Эвелин говорила репортерам, поджидавшим ее возле "Могил", что ее муж Гарри Кэй Фсоу невиновен. Процесс покажет, что мой муж Гарри Кэй Фсоу невиновен, говорила она, садясь в электрический экипаж, предоставленный ей августейшей свекровью. Шофер закрывал за ней дверцу. Внутри экипажа она плакала. Уж кто-кто другой, а она-то хорошо знала о невиновности Гарри. Она согласилась свидетельствовать в его пользу за двести тысяч долларов. За развод она собиралась слупить и побольше. Пальчики ее вдруг начинали суетливо бегать по обшивке. Слезы высыхали. Странная горькая экзальтация охватывала ее сердце, и она наконец застывала с холодной победоносной улыбкой на устах. Она выросла в уличной пыли шахтерского городка в Пенсильвании. Она стала скульптурой-кич, которую Стэнни Уайт водрузил на вершину башни Мэдисон-сквер-гардена, – глория, обнаженная бронзовая Диана, лук натянут, лик в небесах.
По удивительному совпадению в этот момент нашей истории угрюмый романист Теодор Драйзер ужасно страдал от плохих рецензий и мизерной продажи своей первой книги "Сестра Керри". Он был разбит, не мог работать и стыдился смотреть людям в глаза. Он снял меблирашку в Бруклине и сидел там на деревянном стуле посреди комнаты. Однажды он решил, что стул смотрит в неверном направлении. Изъяв свое тело из стула, он взял последний двумя руками и повернул вправо, то есть приблизил его к истине. На минуту он подумал, что добился своей цели, но тут же жестоко разочаровался. Он еще раз повернул стул вправо. Посидел на нем немного, но снова почувствовал себя не в своей тарелке. Еще один поворот. В конечном счете он описал полный круг, но так и не нашел истинного направления. День угасал за грязным окном меблирашки. Всю ночь Драйзер поворачивал свой стул по кругу в поисках верной магистрали.

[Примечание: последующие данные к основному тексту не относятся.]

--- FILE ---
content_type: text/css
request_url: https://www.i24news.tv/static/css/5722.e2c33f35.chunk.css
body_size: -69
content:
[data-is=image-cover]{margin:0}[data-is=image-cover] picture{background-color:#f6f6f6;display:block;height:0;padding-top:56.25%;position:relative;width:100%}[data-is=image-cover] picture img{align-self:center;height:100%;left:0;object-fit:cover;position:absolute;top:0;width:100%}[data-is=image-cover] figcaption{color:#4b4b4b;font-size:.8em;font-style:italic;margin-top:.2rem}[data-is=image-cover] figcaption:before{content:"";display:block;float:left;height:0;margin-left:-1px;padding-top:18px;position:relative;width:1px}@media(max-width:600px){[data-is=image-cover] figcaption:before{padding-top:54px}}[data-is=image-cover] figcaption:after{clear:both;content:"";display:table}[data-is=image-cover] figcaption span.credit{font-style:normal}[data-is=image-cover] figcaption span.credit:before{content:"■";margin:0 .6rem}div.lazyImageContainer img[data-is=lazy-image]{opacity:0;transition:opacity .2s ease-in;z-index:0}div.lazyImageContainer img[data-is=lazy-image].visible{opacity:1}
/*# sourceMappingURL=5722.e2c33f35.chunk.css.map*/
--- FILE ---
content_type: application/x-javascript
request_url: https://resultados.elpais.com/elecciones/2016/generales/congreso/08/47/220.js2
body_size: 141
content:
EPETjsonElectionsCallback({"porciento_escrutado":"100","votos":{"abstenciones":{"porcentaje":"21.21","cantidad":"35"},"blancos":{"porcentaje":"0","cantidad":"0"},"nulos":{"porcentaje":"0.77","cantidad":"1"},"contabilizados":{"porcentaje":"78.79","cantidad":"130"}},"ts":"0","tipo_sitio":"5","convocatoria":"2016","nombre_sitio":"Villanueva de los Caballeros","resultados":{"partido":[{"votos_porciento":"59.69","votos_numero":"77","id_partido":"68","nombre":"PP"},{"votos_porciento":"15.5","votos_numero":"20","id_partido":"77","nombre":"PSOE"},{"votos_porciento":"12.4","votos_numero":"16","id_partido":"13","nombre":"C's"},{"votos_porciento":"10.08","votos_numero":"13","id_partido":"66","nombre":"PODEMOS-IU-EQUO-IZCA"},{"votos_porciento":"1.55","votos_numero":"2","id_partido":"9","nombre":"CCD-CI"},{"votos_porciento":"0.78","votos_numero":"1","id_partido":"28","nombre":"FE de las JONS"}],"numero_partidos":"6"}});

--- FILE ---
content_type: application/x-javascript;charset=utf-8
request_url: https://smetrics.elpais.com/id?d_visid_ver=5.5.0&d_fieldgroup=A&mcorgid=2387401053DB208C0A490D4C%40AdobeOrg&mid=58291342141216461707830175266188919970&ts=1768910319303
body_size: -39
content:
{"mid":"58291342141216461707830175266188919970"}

Не только надвигавшийся процесс Фсоу волновал общественность "Могил". Два надзирателя в свободное от работы время разработали ножные кандалы и объявили, что они превосходят стандартную экипировку. Они вызвали самого Гарри Гудини испытать их детище. Однажды утром волшебник прибыл в кабинет директора "Могил" и был там сфотографирован сначала пожимающим руку директора, затем в обнимку со смеющимися изобретателями. Перебрасывался остротами с репортерами. Раздал кучу бесплатных билетов. Тщательно рассмотрел новое изделие. Принял вызов. Конечно, он выберется из этих кандалов на предстоящем вечернем представлении на ипподроме Кейз, но сейчас – пресса, внимание! – он бросает свой собственный вызов: пусть его разденут и запрут в камере, а вещи положат снаружи; когда все уйдут, он исхитрится выйти из камеры и через пять минут явится в кабинет директора полностью одетый. Директор колебался. Гудини выразил удивление. Все-таки он, Гудини, принял вызов надзирателей без колебаний. Быть может, господин директор не уверен в собственной тюрьме? Репортеры взяли его сторону – еще бы! Зная, какой бифштекс сделают из него газеты, если он откажется соответствовать, директор согласился. Он верил в надежность своих клеточек. Стены его кабинета были бледно-зелеными. Фотографии матери и жены стояли на столе. Коробка сигар и графин ирландского виски. Добавьте к этому новый телефон. С говорилкой в одной руке и с наушником в другой директор выглядел весьма значительным перед прессой.